** 书面指令 1 **
在下方帖子的配置中，EvalDataset 的 anno_path 设为什么？

现在还有人处理问题吗？eval的时候，数据不经过neck

问题确认 Search before asking

[X] 我已经搜索过问题，但是没有找到解答。I have searched the question and found no related answer.

请提出你的问题 Please ask your question

配置如下，backbone是一个魔改网络

metric: COCO
num_classes: 1

TrainDataset:
  name: COCODataSet
  image_dir: ali_fake
  anno_path: train.json
  dataset_dir: /home/aistudio/data
#   dataset_dir: /root/paddlejob/workspace/train_data/datasets/GAIIC2024s1/train
  data_fields: ['image', 'gt_bbox', 'gt_class', 'is_crowd']

EvalDataset:
  name: COCODataSet
  image_dir: ali_fake
  anno_path: eval.json
  dataset_dir: /home/aistudio/data
#   dataset_dir: /root/paddlejob/workspace/train_data/datasets/GAIIC2024s1/val
  allow_empty: true

TestDataset:
  name: ImageFolder
  anno_path: test.json # also support txt (like VOC's label_list.txt)

** 条目列表 **
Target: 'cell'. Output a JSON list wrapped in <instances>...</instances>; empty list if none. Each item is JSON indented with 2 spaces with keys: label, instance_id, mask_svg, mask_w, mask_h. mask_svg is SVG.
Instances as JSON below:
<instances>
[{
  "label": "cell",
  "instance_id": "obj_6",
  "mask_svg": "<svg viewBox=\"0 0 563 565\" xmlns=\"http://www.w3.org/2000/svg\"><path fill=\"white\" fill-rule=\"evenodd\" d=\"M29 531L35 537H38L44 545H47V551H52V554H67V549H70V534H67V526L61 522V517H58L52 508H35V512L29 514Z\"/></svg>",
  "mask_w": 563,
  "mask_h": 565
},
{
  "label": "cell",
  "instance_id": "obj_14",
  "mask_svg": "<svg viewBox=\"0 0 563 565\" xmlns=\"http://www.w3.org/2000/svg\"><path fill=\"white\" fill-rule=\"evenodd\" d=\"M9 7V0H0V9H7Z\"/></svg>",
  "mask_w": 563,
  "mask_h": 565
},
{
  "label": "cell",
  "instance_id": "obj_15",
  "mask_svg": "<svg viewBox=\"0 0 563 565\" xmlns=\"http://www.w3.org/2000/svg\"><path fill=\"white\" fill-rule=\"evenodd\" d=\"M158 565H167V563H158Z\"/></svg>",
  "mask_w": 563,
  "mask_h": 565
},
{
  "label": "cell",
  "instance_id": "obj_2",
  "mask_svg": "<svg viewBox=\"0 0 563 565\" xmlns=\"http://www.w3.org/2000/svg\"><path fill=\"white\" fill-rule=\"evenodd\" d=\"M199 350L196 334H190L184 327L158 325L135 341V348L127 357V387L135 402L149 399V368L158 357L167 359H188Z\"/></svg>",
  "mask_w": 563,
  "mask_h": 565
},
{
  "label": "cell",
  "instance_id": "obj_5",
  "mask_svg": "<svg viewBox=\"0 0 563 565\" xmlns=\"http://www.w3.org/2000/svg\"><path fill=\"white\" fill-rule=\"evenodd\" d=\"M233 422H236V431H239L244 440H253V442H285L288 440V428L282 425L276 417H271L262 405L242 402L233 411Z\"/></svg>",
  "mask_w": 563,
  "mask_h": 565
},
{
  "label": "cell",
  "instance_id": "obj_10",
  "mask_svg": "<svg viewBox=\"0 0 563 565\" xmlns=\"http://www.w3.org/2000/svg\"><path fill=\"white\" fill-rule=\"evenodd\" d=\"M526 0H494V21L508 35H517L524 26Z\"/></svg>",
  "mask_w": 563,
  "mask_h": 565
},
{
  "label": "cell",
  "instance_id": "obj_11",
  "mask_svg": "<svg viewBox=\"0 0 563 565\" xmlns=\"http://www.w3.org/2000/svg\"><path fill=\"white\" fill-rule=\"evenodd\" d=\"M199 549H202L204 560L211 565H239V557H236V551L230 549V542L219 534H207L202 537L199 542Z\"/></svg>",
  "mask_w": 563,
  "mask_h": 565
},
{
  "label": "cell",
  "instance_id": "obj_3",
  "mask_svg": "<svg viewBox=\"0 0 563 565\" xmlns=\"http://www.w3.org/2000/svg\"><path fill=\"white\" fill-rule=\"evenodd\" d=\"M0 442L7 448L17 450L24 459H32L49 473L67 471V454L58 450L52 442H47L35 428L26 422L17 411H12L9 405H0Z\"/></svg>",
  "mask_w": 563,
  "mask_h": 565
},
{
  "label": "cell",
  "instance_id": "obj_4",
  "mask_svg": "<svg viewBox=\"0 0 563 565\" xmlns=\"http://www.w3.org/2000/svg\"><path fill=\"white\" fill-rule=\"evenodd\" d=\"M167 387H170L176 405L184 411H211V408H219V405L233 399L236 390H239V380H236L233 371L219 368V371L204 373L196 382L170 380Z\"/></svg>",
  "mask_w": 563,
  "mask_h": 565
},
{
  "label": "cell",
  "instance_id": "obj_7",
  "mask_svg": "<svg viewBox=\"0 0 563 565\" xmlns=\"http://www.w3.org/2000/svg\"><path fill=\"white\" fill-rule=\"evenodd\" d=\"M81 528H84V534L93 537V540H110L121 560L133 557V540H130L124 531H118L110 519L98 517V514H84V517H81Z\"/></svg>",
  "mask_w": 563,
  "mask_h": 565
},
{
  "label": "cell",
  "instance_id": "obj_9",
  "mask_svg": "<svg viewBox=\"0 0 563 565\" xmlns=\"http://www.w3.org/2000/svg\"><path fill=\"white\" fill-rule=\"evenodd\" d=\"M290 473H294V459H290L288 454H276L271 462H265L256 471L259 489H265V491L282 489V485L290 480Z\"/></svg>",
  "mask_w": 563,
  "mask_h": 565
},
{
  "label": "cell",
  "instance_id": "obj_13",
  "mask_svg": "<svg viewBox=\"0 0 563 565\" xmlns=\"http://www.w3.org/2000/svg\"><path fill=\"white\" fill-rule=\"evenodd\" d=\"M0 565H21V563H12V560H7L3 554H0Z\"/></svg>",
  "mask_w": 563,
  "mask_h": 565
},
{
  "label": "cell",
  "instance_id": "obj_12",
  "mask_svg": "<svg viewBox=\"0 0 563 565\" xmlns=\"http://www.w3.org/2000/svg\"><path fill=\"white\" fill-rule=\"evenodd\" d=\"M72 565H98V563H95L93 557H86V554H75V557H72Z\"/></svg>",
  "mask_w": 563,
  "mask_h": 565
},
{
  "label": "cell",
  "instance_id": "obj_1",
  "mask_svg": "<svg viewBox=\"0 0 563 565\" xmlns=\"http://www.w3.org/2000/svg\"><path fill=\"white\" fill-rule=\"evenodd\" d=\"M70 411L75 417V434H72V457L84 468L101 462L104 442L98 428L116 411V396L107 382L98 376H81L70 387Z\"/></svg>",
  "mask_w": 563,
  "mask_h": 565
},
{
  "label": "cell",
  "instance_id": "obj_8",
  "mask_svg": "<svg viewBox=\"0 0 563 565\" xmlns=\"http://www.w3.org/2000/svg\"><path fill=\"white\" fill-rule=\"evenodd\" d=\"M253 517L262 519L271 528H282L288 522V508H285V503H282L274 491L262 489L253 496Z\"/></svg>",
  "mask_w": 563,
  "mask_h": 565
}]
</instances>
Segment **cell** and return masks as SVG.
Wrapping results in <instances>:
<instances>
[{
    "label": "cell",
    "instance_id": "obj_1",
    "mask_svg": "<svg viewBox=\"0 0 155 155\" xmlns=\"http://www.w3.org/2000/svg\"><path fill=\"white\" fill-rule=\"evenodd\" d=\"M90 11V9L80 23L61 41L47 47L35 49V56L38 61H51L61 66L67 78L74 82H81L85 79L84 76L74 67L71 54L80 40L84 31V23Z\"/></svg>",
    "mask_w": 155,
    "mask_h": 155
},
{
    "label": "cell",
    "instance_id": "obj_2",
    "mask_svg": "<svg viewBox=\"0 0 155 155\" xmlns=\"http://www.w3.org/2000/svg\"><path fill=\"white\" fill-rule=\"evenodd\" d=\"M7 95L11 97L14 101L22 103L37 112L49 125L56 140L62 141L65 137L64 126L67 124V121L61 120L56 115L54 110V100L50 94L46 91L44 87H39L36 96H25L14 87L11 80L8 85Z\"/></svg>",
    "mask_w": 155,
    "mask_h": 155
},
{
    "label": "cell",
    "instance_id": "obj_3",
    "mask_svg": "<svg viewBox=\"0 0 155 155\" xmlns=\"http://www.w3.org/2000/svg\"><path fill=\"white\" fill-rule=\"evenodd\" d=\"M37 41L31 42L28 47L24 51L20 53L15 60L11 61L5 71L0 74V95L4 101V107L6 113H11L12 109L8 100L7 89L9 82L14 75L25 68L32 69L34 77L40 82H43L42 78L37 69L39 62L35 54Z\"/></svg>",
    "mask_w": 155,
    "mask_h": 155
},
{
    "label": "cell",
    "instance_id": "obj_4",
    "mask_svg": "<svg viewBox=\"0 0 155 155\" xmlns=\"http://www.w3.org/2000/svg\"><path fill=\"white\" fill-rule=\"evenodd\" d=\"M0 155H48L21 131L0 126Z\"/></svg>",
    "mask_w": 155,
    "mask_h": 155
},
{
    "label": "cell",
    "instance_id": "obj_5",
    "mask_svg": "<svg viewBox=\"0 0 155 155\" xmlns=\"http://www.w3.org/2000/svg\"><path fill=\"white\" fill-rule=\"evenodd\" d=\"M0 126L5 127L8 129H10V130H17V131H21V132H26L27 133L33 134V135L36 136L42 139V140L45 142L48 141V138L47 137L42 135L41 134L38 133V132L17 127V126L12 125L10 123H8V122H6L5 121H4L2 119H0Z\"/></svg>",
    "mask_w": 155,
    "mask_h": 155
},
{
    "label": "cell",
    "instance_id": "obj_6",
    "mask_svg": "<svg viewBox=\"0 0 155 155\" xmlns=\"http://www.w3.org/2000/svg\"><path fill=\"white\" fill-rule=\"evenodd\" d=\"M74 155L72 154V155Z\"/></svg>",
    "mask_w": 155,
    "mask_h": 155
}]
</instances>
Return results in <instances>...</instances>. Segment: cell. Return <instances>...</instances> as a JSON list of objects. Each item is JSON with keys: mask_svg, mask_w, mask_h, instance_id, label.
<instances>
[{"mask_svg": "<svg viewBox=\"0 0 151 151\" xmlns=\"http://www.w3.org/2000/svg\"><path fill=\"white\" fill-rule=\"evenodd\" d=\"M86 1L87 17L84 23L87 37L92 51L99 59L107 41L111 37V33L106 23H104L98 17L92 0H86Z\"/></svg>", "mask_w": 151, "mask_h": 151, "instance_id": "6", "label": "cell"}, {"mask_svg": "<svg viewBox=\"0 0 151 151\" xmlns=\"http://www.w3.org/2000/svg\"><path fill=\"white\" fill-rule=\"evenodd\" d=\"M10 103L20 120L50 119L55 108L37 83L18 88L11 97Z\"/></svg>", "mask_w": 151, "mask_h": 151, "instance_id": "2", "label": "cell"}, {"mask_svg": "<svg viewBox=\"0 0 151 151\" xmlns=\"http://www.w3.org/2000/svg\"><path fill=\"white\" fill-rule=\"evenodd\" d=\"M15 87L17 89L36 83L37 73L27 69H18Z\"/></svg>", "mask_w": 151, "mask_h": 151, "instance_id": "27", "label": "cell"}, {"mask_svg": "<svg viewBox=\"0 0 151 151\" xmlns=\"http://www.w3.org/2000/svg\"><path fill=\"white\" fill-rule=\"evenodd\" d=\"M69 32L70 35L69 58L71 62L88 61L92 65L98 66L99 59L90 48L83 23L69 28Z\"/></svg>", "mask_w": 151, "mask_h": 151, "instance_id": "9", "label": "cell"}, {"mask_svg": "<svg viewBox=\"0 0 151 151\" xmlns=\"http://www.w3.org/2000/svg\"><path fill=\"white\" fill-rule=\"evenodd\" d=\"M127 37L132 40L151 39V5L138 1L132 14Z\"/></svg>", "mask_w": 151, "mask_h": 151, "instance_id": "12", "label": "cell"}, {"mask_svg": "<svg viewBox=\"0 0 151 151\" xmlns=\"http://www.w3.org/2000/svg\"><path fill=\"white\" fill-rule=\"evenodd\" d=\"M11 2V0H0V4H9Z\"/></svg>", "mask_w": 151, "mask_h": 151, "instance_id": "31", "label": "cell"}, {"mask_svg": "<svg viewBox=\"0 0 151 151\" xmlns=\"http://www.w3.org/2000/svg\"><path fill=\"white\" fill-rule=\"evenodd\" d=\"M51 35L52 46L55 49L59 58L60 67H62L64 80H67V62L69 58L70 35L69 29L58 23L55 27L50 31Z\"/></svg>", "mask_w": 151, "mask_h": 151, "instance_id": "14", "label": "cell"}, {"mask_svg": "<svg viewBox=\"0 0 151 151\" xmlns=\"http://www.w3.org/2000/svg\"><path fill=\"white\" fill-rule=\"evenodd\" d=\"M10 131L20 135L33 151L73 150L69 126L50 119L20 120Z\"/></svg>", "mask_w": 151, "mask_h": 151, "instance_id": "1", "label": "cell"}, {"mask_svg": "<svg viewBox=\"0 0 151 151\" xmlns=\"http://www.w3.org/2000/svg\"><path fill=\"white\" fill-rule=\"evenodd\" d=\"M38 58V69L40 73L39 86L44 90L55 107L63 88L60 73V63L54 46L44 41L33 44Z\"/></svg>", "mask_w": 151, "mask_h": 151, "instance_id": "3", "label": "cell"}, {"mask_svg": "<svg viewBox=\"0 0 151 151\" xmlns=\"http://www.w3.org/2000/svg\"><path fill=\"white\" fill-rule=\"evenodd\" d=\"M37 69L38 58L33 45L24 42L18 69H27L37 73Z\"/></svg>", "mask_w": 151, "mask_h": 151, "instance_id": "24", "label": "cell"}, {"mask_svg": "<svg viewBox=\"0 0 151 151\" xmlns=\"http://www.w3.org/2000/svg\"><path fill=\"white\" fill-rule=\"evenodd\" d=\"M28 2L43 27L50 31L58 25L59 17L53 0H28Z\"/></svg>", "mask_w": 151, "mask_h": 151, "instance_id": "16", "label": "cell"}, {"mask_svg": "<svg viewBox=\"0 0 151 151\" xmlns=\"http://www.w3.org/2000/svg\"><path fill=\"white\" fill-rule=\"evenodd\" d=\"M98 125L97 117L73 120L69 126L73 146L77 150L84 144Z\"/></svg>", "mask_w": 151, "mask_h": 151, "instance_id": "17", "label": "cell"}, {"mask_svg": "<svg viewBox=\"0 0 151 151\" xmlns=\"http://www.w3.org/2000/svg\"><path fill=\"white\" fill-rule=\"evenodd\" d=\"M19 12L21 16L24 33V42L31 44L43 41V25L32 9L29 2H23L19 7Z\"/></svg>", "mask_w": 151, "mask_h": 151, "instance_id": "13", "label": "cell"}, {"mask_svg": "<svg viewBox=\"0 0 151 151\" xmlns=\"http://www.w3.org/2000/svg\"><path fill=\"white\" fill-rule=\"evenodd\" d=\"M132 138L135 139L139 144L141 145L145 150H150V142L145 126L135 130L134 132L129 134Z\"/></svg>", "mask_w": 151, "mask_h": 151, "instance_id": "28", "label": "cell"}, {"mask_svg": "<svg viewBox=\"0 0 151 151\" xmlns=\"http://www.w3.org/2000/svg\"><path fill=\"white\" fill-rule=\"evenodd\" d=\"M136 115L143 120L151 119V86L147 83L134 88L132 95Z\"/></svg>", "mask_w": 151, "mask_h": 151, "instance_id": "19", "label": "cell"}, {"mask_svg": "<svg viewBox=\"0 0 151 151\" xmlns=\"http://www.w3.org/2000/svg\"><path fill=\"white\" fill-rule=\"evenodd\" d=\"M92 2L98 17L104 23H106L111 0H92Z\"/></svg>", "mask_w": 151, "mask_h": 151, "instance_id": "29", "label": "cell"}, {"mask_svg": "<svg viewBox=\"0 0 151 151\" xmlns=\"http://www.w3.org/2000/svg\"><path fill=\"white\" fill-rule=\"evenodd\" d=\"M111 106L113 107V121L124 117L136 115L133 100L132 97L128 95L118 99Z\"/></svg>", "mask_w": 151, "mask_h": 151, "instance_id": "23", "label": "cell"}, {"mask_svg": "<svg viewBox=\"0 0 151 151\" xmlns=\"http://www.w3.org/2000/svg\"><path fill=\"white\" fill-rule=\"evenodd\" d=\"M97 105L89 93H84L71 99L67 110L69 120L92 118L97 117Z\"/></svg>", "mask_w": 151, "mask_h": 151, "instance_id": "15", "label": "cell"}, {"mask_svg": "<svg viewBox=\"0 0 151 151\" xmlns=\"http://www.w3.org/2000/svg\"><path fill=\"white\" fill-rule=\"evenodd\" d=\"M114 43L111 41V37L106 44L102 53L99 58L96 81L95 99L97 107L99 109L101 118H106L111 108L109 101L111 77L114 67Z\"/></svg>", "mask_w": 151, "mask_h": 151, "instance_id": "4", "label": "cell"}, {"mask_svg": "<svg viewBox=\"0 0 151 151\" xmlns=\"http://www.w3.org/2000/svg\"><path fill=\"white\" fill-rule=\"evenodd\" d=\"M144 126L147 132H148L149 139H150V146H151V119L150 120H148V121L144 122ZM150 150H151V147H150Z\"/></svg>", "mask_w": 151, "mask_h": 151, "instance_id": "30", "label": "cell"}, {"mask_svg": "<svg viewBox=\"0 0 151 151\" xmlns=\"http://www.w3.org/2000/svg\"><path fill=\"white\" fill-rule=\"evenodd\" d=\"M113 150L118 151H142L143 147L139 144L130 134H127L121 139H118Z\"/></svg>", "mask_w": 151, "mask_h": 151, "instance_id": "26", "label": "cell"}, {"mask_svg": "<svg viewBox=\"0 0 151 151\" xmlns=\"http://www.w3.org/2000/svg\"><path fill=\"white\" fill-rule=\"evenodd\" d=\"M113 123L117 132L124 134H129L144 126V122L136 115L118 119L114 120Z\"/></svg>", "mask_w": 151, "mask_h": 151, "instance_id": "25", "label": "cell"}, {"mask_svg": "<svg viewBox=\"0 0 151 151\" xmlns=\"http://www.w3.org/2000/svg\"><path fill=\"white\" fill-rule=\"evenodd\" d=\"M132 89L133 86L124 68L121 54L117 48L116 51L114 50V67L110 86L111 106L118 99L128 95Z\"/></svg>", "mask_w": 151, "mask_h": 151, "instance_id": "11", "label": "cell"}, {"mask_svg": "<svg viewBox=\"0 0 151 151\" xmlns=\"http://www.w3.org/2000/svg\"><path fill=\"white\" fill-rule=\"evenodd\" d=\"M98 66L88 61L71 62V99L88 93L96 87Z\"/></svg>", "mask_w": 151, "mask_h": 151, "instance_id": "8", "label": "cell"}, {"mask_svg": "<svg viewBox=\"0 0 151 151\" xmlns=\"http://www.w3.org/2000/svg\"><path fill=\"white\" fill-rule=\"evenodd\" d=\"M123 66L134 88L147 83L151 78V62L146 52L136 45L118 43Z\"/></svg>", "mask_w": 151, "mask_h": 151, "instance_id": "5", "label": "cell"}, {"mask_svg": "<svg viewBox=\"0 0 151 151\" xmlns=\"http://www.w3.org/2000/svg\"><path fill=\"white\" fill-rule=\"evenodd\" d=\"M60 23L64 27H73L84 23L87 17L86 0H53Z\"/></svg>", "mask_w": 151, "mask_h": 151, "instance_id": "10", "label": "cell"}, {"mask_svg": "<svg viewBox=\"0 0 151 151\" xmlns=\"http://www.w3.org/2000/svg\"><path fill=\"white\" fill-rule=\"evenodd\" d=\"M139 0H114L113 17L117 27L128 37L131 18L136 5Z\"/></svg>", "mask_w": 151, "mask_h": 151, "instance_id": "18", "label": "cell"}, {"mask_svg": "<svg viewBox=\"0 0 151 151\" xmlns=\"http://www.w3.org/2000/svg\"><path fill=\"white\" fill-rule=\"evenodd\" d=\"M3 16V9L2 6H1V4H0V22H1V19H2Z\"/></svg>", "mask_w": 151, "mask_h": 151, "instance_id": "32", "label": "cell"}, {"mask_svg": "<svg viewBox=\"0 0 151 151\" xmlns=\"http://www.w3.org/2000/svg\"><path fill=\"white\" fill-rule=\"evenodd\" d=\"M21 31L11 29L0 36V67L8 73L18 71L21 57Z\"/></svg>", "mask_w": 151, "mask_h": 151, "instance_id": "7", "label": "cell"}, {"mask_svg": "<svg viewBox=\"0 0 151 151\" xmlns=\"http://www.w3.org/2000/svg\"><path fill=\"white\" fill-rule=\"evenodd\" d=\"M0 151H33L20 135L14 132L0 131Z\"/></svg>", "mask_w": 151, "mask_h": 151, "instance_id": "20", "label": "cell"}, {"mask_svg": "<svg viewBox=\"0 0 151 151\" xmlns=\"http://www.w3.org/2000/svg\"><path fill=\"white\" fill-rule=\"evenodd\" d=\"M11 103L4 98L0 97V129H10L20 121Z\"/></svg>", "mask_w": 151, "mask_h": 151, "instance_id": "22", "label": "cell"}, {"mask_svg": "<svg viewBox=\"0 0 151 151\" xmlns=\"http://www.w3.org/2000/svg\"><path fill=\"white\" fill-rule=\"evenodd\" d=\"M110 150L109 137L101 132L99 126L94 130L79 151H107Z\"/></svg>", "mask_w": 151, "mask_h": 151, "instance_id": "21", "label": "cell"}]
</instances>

** 书面指令 2 **
找出条目中所有含有字符串“Segment”的行，把这些行逐一照抄出来。

** 回复 1 **
eval.json

** 回复 2 **
Segment **cell** and return masks as SVG.
Return results in <instances>...</instances>. Segment: cell. Return <instances>...</instances> as a JSON list of objects. Each item is JSON with keys: mask_svg, mask_w, mask_h, instance_id, label.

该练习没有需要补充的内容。